• **Text passage**:
====

Cross on Evidence
- Author: J D Heydon
- Language: English
- Subject: Evidence (law)
- Genre: Textbook
- Publisher: LexisNexis
- Publication place: Australia
- ISBN: 9780409339574

= Cross on Evidence =

Cross on Evidence is an authoritative textbook on the law of evidence in Australia.

==History==

The title refers to Sir Rupert Cross, who originally wrote the textbook in the United Kingdom in 1958. A number of editions were published including versions adapted to the law of Australia and New Zealand. The following editions are held in the National Library of Australia.

====

• **Problem set**:
1 - According to the Cross on Evidence text, in what year did Sir Rupert Cross originally write the textbook?
2 - From the Cross on Evidence text, extract the passage starting with "- Genre: Textbook" and going on through "Library of Australia.".
The listing that comes next has no connection to the Cross on Evidence text.

• **Excerpted data**:
====

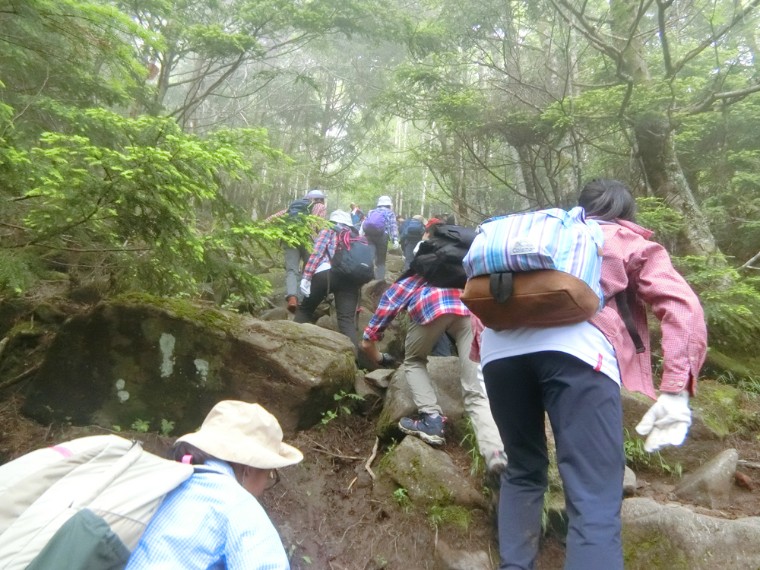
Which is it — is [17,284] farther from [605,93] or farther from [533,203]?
[533,203]

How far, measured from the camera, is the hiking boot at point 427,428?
175 inches

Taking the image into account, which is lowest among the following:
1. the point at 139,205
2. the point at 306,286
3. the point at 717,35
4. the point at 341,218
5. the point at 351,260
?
the point at 306,286

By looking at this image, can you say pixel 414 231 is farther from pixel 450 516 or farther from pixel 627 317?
pixel 627 317

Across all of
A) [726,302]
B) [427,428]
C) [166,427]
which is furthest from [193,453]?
[726,302]

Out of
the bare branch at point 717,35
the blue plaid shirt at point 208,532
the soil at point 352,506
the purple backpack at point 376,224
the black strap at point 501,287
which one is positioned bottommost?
the soil at point 352,506

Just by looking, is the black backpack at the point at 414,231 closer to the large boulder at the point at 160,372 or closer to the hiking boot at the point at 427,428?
the large boulder at the point at 160,372

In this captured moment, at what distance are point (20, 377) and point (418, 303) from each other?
12.9ft

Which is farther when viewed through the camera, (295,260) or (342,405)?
(295,260)

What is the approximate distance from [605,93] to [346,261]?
144 inches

====

• **Written answers**:
1 - 1958

2 -
- Genre: Textbook
- Publisher: LexisNexis
- Publication place: Australia
- ISBN: 9780409339574

= Cross on Evidence =

Cross on Evidence is an authoritative textbook on the law of evidence in Australia.

==History==

The title refers to Sir Rupert Cross, who originally wrote the textbook in the United Kingdom in 1958. A number of editions were published including versions adapted to the law of Australia and New Zealand. The following editions are held in the National Library of Australia.